I’ve at­tempted to provide a few sim­ple heuris­tics for an­swer­ing the ques­tion “When should we ex­pect that a neu­ral net­work can solve a prob­lem ?”. That is to say, to what prob­lems should you ap­ply neu­ral net­works, in prac­tice, right now. What prob­lems should leave you “unim­pressed” when solved by a neu­ral net­work ? For which prob­lems should our de­fault hy­poth­e­sis in­clude their solv­abil­ity, given enough ar­chi­tec­ture search­ing and cur­rent GPU ca­pa­bil­ities.

I think this is fairly use­ful—not only for not get­ting im­pressed when some­one shows us a party trick and tells us it’s AGI—but also for helping us quickly clas­sify a prob­lem as “likely solv­able via ML” and “un­likely to be solved by ML”

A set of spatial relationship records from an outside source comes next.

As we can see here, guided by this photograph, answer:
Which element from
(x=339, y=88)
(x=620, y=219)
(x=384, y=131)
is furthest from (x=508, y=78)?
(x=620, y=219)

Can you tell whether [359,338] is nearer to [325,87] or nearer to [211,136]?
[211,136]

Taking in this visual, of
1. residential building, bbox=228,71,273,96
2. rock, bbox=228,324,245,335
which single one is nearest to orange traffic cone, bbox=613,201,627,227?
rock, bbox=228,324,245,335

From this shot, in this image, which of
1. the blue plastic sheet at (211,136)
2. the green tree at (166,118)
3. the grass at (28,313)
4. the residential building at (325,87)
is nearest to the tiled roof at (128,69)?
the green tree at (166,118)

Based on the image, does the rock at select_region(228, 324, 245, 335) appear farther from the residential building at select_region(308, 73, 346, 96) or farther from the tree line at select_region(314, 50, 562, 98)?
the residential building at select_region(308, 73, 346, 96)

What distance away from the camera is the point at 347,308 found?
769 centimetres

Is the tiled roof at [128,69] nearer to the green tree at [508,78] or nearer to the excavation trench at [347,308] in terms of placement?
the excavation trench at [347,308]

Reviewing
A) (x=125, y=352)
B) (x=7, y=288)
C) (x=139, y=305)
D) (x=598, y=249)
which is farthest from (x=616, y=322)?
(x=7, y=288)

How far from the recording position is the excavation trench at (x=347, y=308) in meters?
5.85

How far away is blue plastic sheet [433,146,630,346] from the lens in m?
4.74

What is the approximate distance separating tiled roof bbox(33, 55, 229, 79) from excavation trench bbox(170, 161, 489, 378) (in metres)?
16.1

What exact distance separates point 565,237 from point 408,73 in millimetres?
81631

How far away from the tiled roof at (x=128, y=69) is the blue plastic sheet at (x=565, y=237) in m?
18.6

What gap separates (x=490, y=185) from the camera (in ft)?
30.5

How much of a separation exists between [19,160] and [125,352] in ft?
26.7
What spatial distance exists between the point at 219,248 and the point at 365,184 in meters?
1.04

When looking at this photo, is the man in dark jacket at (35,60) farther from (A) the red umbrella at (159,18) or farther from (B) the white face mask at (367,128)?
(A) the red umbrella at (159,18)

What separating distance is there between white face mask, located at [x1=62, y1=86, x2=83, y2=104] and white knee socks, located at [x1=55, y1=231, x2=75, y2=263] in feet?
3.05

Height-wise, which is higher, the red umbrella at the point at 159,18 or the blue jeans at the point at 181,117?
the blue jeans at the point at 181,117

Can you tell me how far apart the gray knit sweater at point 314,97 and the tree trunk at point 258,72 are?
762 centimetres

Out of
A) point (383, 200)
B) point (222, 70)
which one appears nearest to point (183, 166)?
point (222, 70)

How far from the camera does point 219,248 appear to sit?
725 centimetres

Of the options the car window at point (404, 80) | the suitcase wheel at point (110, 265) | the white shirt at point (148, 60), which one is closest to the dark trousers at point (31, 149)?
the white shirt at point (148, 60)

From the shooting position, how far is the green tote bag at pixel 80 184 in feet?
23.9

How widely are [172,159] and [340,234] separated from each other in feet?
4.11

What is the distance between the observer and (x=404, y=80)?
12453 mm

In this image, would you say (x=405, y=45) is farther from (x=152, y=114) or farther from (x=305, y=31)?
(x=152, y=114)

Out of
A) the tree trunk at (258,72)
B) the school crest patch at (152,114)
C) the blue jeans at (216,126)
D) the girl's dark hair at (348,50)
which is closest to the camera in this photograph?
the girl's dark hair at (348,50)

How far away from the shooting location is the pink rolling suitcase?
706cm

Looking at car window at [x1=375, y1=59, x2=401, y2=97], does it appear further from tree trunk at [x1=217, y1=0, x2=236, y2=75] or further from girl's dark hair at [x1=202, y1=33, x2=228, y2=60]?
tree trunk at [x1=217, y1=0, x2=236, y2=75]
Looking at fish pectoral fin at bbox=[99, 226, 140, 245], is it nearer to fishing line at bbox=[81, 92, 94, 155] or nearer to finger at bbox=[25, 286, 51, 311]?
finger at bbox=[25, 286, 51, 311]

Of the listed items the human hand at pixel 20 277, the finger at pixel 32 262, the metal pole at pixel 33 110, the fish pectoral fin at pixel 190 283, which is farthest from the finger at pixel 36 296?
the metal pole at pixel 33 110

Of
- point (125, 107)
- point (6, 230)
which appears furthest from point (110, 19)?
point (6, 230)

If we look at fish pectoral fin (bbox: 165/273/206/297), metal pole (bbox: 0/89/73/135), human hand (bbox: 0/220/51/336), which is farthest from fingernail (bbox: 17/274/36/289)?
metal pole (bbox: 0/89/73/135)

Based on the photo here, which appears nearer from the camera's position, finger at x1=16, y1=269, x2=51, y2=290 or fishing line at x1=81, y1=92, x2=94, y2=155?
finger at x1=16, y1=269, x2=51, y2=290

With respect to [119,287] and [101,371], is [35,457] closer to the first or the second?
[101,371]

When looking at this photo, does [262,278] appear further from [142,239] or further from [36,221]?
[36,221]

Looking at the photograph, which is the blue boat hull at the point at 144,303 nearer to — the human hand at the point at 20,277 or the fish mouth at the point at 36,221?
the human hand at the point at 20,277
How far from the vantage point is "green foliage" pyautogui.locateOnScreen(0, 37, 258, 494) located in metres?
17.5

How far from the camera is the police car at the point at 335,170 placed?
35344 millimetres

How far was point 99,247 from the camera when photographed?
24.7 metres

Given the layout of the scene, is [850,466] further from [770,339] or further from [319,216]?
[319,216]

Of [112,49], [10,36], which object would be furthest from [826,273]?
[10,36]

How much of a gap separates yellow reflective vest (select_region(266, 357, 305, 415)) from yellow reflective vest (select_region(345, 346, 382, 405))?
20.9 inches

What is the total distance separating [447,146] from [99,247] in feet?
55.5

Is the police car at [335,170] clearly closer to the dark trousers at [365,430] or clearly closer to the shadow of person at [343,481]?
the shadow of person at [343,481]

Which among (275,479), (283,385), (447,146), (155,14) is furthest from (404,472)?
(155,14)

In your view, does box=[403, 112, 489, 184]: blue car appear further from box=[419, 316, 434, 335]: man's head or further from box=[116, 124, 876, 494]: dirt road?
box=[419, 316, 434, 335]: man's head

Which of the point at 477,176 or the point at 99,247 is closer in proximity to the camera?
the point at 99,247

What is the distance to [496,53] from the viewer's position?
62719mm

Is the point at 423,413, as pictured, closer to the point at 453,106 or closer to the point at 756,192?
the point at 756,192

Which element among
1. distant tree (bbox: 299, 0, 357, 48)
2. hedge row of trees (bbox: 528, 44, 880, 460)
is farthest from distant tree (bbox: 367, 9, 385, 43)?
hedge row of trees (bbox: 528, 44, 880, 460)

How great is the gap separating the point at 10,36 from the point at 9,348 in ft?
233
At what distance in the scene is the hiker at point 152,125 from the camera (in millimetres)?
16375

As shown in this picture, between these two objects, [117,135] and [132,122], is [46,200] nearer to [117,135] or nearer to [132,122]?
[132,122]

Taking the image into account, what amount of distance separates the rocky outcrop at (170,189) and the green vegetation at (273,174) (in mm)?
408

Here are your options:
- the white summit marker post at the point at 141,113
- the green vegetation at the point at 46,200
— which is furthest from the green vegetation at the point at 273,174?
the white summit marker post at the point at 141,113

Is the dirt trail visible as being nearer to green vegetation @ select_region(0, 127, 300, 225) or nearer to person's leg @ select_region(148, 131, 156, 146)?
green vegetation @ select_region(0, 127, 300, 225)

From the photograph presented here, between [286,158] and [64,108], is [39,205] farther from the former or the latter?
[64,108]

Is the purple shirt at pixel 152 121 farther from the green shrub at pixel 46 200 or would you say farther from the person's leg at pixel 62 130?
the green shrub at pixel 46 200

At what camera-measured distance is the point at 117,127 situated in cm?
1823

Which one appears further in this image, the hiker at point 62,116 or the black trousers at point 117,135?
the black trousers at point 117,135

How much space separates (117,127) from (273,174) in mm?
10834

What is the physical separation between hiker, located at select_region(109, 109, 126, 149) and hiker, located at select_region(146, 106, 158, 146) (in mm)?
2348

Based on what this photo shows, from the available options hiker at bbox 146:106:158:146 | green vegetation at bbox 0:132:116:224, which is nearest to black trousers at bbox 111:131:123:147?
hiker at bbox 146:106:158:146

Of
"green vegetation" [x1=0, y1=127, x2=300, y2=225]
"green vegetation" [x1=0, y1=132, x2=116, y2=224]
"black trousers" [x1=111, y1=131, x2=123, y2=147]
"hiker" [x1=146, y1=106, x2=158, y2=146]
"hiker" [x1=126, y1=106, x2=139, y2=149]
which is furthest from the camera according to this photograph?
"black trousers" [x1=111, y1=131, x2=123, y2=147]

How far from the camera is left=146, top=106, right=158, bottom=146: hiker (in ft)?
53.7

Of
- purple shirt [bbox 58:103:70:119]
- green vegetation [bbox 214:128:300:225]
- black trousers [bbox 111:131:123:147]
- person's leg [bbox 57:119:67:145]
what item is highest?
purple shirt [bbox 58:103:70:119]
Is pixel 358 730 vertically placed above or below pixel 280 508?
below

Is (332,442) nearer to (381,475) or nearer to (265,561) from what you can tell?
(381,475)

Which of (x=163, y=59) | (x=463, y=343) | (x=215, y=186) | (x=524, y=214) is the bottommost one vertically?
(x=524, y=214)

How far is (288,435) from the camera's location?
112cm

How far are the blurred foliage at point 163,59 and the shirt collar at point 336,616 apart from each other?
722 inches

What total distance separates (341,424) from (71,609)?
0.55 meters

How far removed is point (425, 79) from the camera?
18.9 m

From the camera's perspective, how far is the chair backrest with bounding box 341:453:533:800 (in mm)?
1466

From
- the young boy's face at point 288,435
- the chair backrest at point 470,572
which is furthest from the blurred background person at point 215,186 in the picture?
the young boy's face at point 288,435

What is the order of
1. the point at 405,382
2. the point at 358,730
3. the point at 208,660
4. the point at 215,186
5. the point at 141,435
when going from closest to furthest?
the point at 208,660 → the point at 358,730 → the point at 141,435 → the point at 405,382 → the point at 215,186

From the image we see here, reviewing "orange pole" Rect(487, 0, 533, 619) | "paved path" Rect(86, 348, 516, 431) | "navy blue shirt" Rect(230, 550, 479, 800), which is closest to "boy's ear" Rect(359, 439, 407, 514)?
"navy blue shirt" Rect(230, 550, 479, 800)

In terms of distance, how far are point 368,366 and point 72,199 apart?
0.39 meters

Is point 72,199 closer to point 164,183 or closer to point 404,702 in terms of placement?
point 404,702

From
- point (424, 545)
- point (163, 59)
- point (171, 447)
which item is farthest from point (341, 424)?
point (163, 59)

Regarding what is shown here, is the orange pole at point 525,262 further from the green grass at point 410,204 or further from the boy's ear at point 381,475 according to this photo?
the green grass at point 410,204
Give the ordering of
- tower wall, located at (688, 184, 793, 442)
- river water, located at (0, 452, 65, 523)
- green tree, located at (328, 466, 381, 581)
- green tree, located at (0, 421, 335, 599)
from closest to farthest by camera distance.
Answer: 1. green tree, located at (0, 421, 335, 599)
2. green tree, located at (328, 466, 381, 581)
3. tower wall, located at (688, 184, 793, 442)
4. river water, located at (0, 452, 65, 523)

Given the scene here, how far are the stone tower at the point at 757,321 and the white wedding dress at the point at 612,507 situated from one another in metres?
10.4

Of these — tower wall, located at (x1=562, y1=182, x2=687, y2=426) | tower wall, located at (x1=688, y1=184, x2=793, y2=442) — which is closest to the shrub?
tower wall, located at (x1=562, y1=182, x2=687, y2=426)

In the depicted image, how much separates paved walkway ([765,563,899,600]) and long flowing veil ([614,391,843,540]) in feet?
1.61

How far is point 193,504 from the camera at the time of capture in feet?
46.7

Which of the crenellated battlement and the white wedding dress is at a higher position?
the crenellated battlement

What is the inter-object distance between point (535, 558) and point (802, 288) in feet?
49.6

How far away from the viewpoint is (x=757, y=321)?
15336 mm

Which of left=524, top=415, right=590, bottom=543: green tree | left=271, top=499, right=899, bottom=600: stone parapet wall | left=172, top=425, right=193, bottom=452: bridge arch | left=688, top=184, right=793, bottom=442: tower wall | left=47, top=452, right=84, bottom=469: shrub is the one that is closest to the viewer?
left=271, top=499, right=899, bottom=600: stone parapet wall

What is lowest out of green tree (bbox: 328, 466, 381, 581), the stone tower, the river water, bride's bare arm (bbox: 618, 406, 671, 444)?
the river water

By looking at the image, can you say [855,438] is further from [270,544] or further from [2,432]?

To re­cap, neu­ral net­works can prob­a­bly solve your prob­lem:

  1. [Al­most cer­tainty] If other ML mod­els already solved the prob­lem.

  2. [Very high prob­a­bil­ity] If a similar prob­lem has already been solved by an ML al­gorithm, and the differ­ences be­tween that and your prob­lem don’t seem sig­nifi­cant.

  3. [High prob­a­bil­ity] If the in­puts & out­puts are small enough to be com­pa­rable in size to those of other work­ing ML mod­els AND if we know a hu­man can solve the prob­lem with lit­tle con­text be­sides the in­puts and out­puts.

  4. [Rea­son­able prob­a­bil­ity] If the in­puts & out­puts are small enough to be com­pa­rable in size to those of other work­ing ML mod­els AND we have a high cer­tainty about the de­ter­minis­tic na­ture of the prob­lem (that is to say, about the in­puts be­ing suffi­cient to in­fer the out­puts).

I am not cer­tain about any of these rules, but this comes back to the prob­lem of be­ing able to say some­thing mean­ingful. PACL can give us al­most perfect cer­tainty and is math­e­mat­i­cally valid but it breaks down be­yond sim­ple clas­sifi­ca­tion prob­lems.

Com­ing up with this kind of rules doesn’t provide an ex­act de­gree of cer­tainty and they are de­rived from em­piri­cal ob­ser­va­tions. How­ever, I think they can ac­tu­ally be ap­plied to real world prob­lems.

In­deed, these are to some ex­tent the rules I do ap­ply to real world prob­lems, when a cus­tomer or friend asks me if a given prob­lem is “doable”. Th­ese seem to be pretty close to the rules I’ve no­ticed other peo­ple us­ing when think­ing about what prob­lems can be tack­led.

So I’m hop­ing that this could serve as an ac­tual prac­ti­cal guide for new­com­ers to the field, or for peo­ple that don’t want to get too in­volved in ML it­self, but have some datasets they want to work on.